### Task description:
Without the images, output each record below as it stands.

### Extracted entries:
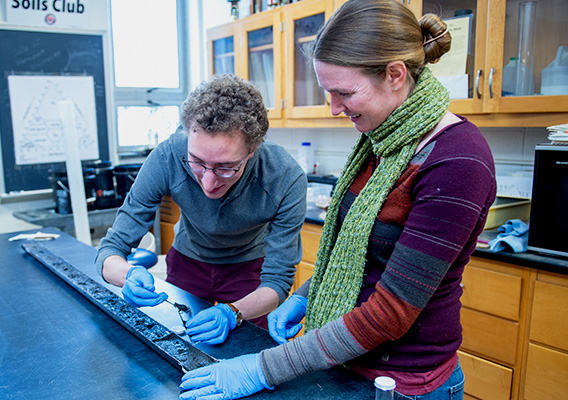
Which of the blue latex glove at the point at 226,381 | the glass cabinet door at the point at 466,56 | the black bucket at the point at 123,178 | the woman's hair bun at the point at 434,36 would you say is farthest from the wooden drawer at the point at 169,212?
the woman's hair bun at the point at 434,36

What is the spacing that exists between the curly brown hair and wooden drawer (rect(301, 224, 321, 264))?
4.09ft

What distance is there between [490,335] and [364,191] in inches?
47.6

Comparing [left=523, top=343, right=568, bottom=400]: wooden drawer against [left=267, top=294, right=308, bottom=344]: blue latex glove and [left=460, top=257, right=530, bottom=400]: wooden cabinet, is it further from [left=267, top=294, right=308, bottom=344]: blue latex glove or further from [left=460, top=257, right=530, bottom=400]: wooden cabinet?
[left=267, top=294, right=308, bottom=344]: blue latex glove

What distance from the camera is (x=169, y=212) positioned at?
11.2 ft

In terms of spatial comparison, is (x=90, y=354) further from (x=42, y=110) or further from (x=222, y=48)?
(x=222, y=48)

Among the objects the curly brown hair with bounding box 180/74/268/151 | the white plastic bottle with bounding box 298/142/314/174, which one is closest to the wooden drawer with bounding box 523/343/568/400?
the curly brown hair with bounding box 180/74/268/151

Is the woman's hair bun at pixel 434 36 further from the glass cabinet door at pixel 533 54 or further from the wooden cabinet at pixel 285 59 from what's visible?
the wooden cabinet at pixel 285 59

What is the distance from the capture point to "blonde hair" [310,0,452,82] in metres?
0.84

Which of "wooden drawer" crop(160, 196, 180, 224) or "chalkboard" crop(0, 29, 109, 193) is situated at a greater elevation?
"chalkboard" crop(0, 29, 109, 193)

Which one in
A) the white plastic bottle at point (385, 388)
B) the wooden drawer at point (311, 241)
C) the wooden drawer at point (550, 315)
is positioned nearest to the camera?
the white plastic bottle at point (385, 388)

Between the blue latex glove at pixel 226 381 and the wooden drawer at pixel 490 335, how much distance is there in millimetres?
1261

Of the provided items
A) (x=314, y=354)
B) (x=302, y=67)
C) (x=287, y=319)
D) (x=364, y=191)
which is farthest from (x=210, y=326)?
(x=302, y=67)

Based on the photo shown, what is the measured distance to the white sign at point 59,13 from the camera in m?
2.90

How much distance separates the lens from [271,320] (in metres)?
1.11
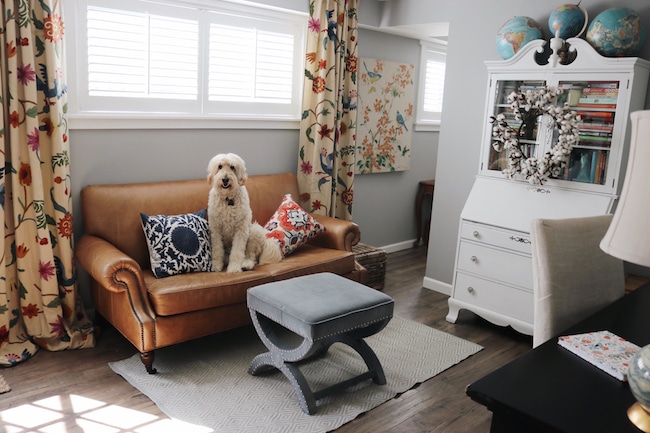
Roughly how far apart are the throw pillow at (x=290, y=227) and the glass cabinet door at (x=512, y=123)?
1.25m

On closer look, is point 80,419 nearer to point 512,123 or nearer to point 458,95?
point 512,123

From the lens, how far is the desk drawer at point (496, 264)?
335 centimetres

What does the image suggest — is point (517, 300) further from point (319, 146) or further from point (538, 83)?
point (319, 146)

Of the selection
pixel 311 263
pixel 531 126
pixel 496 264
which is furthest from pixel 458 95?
pixel 311 263

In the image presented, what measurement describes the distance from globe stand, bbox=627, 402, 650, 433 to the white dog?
7.52ft

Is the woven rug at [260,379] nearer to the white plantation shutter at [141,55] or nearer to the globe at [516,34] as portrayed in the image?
the white plantation shutter at [141,55]

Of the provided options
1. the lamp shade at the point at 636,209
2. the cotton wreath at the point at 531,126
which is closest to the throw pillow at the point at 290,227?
the cotton wreath at the point at 531,126

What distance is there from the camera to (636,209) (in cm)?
117

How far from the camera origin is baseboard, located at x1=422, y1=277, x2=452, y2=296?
4305 mm

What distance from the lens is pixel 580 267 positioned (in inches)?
73.0

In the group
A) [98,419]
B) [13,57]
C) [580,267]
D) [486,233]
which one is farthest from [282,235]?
[580,267]

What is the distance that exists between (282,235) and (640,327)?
2199 millimetres

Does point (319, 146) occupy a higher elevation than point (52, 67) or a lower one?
lower

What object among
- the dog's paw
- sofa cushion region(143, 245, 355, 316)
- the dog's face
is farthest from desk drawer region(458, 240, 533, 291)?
the dog's face
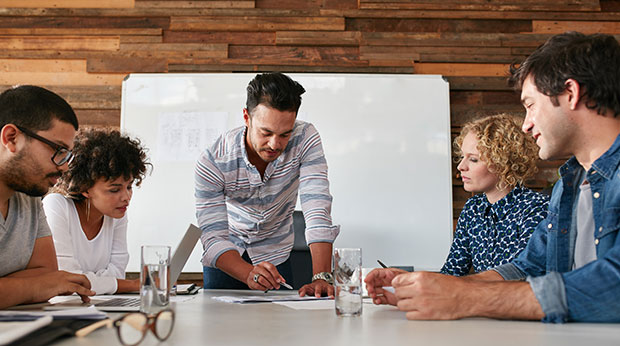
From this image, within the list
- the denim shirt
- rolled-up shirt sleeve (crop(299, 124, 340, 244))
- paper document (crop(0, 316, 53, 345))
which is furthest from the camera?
rolled-up shirt sleeve (crop(299, 124, 340, 244))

### Complete response:
Which of the blue latex glove at the point at 226,381 | the glass cabinet door at the point at 466,56 | the black bucket at the point at 123,178 | the woman's hair bun at the point at 434,36 would you say is farthest from the wooden drawer at the point at 169,212?
the woman's hair bun at the point at 434,36

What is the spacing that exists between the curly brown hair and wooden drawer (rect(301, 224, 321, 264))?
4.09ft

What distance is there between [490,335] and [364,191] in inches?
47.6

Comparing [left=523, top=343, right=568, bottom=400]: wooden drawer against [left=267, top=294, right=308, bottom=344]: blue latex glove and [left=460, top=257, right=530, bottom=400]: wooden cabinet, is it further from [left=267, top=294, right=308, bottom=344]: blue latex glove or further from [left=460, top=257, right=530, bottom=400]: wooden cabinet?
[left=267, top=294, right=308, bottom=344]: blue latex glove

What distance from the camera is (x=169, y=212) positioned at?
11.2 ft

In terms of spatial comparison, is (x=90, y=354) further from (x=42, y=110) or further from (x=222, y=48)?
(x=222, y=48)

Among the objects the curly brown hair with bounding box 180/74/268/151 | the white plastic bottle with bounding box 298/142/314/174, which one is closest to the wooden drawer with bounding box 523/343/568/400?
the curly brown hair with bounding box 180/74/268/151

Is the woman's hair bun at pixel 434 36 further from the glass cabinet door at pixel 533 54 or further from the wooden cabinet at pixel 285 59 from what's visible?
the wooden cabinet at pixel 285 59

What is the distance from the capture point to "blonde hair" [310,0,452,82] in metres?
0.84

Which of "wooden drawer" crop(160, 196, 180, 224) or "chalkboard" crop(0, 29, 109, 193) is situated at a greater elevation?
"chalkboard" crop(0, 29, 109, 193)

Which one in
A) the white plastic bottle at point (385, 388)
B) the wooden drawer at point (311, 241)
C) the wooden drawer at point (550, 315)
is positioned nearest to the camera?
the white plastic bottle at point (385, 388)

Between the blue latex glove at pixel 226 381 and the wooden drawer at pixel 490 335, how much distance is there in millimetres?
1261

Of the provided items
A) (x=314, y=354)
B) (x=302, y=67)
C) (x=287, y=319)
D) (x=364, y=191)
which is farthest from (x=210, y=326)?
(x=302, y=67)

Based on the photo shown, what is the measured distance to the white sign at point 59,13 from the camera in m?
2.90

How much distance separates the lens from [271,320] (in metres)?
1.11
Roughly how far apart are the throw pillow at (x=290, y=227) and the glass cabinet door at (x=512, y=123)?
1.25m

On closer look, is point 80,419 nearer to point 512,123 or nearer to point 458,95?
point 512,123

From the lens, how far is the desk drawer at point (496, 264)?
335 centimetres

What does the image suggest — is point (517, 300) further from point (319, 146) or further from point (538, 83)?
point (319, 146)

Of the selection
pixel 311 263
pixel 531 126
pixel 496 264
which is furthest from pixel 458 95?
pixel 311 263

In the image presented, what measurement describes the distance from globe stand, bbox=627, 402, 650, 433 to the white dog?
7.52ft

Is the woven rug at [260,379] nearer to the white plantation shutter at [141,55] or nearer to the globe at [516,34] as portrayed in the image?
the white plantation shutter at [141,55]

Of the provided options
1. the lamp shade at the point at 636,209
2. the cotton wreath at the point at 531,126
which is closest to the throw pillow at the point at 290,227?
the cotton wreath at the point at 531,126

What distance is there from the camera to (636,209) (in cm)?
117

How far from the camera origin is baseboard, located at x1=422, y1=277, x2=452, y2=296?
4305 mm

What distance from the lens is pixel 580 267 positioned (in inches)?
73.0

In the group
A) [98,419]
B) [13,57]
C) [580,267]
D) [486,233]
which one is farthest from [282,235]?
[580,267]

What is the distance that exists between (282,235) and (640,327)?
2199 millimetres

Does point (319, 146) occupy a higher elevation than point (52, 67) or a lower one?
lower

What object among
- the dog's paw
- sofa cushion region(143, 245, 355, 316)
- the dog's face
is farthest from desk drawer region(458, 240, 533, 291)?
the dog's face
From this image, within the list
- the denim shirt
- rolled-up shirt sleeve (crop(299, 124, 340, 244))
- paper document (crop(0, 316, 53, 345))
which is furthest from the camera?
rolled-up shirt sleeve (crop(299, 124, 340, 244))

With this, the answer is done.